新生パナソニックオートはコックピットHPCとキャビンUXを柱に高収益化を目指す:コックピット/車載情報機器(3/3 ページ)
パナソニック オートモーティブシステムズが新経営体制の事業方針を説明。親会社となった米国資産運用会社のApolloの下で、経営スピードの向上や生産性/コスト競争力の強化を図りつつ、「コックピットHPC」と「キャビンUX」をコア事業として企業価値を高めていく方針である。
「コックピットHPC」と「キャビンUX」がコア事業に
PASが今後の事業戦略を進めていく上で重視している自動車市場の動向となるのが、自動車の「知能化」と「多様化」だ。
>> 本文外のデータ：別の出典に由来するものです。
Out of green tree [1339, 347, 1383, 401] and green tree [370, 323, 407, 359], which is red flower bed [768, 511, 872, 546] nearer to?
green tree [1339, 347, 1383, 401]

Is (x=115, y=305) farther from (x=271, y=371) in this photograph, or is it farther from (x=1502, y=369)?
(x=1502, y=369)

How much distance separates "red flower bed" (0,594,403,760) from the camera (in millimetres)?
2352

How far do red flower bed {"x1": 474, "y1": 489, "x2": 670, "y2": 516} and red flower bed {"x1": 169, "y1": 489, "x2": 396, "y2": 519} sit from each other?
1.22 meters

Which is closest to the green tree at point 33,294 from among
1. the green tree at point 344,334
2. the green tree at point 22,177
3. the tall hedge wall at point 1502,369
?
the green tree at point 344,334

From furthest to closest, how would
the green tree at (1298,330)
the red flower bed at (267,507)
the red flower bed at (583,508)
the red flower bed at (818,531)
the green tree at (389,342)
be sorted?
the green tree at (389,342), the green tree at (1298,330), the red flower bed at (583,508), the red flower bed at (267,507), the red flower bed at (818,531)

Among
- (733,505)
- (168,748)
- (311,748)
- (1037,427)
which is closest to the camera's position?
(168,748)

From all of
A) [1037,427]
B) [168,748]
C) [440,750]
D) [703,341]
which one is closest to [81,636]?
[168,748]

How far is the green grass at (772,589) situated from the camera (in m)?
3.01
AI(人工知能)や音声認識技術の進化により、自動車は単なる移動手段を超えてユーザーと対話できるパートナーへと変わりつつある。この自動車の知能化を支えるのがソフトウェアであり、自動車の機能向上が図られるSDV(ソフトウェアデファインドビークル)化も進展していくことになる。
また、自動運転技術の実用化によって運転形態の柔軟化や運転観の変化が起こり始めており、カーシェアリングやモビリティサービスなど新しい自動車の使用形態も広がり始めている。このように多様化する市場環境下では、自動車を利用するユーザー一人一人に寄り添った価値提供が求められるようになる。
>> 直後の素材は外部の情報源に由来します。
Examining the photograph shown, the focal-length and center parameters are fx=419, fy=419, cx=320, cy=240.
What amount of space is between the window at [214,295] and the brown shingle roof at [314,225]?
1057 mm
永易氏は「知能化と多様化が進むことで、自動車の差別化ポイントは従来の走る、曲がる、止まるといった走行性能から変化しており、移動時の体験価値や快適な車内空間を求めるUX価値の向上へのニーズが高まっている。そこで、これまで培ってきたくらしや人に寄り添う技術を生かして、コックピット領域と車内空間で心地よい移動を創り出していくことに貢献していきたい」と述べる。
3つ目の経営アジェンダとなる企業価値の向上は、コックピット領域と車内空間をコアとして事業戦略を推進していくことになる。
コックピット領域では、SDV化が進む中で自動車のアーキテクチャがソフトウェアを中心に、CDC(コックピットドメインコントローラー)を経て統合HPC(高性能コンピュータ)化に進化するトレンドを捉え、車載のセンサーやアクチュエーターとクラウドの双方と連携する「コックピットHPC」を開発する。現在、コックピット領域の売上高は約2800億円だが、10年後の2035年度には1兆円まで拡大させたい考えだ。そのために強化すべき施策として、ソフトウェア開発を中心としたリソースの大幅増強、アーキテクチャ/プラットフォームの業界標準化、ハードウェア技術における強みの構築、ADAS(先進運転支援システム)領域での戦略パートナー確保を挙げた。「ADASや自動運転技術が進化していけば、それらのシステムから得られる情報をコックピット側で出していく必要がある。そのために適切なパートナーを見極めていきたい」(永易氏)。
車内空間については、ディスプレイオーディオやIVIなどの個別機能の価値から、空間全体として快適さを満たす空間価値が求められるようになっていくと想定している。そして、これまでパナソニックグループ傘下で培ってきた、くらしと人に寄り添ったノウハウ/技術により、センシングとアクチュエーションを「ひと理解ロジック」によってつなげ、一人一人に合わせた移動体験価値を創造する「キャビンUX」を具現化していく。キャビンUXでは、既に自動車メーカーとの共創をスタートしており、展示会でのコンセプト訴求を通してモビリティサービサーからの引き合いも得ているという。車内空間と関わる事業の売上高はコックピット領域と同程度だが、将来的な目標については「より具体化する中で決めていきたい」(永易氏)としている。
なお、PASは、経営体制への移行に合わせて企業ビジョンを新たに『世界一の「移ごこちデザイン』カンパニー」に変更した。誰もが心地よく移動できることを目指して、6つの移ごこちのデザインを目指していくという。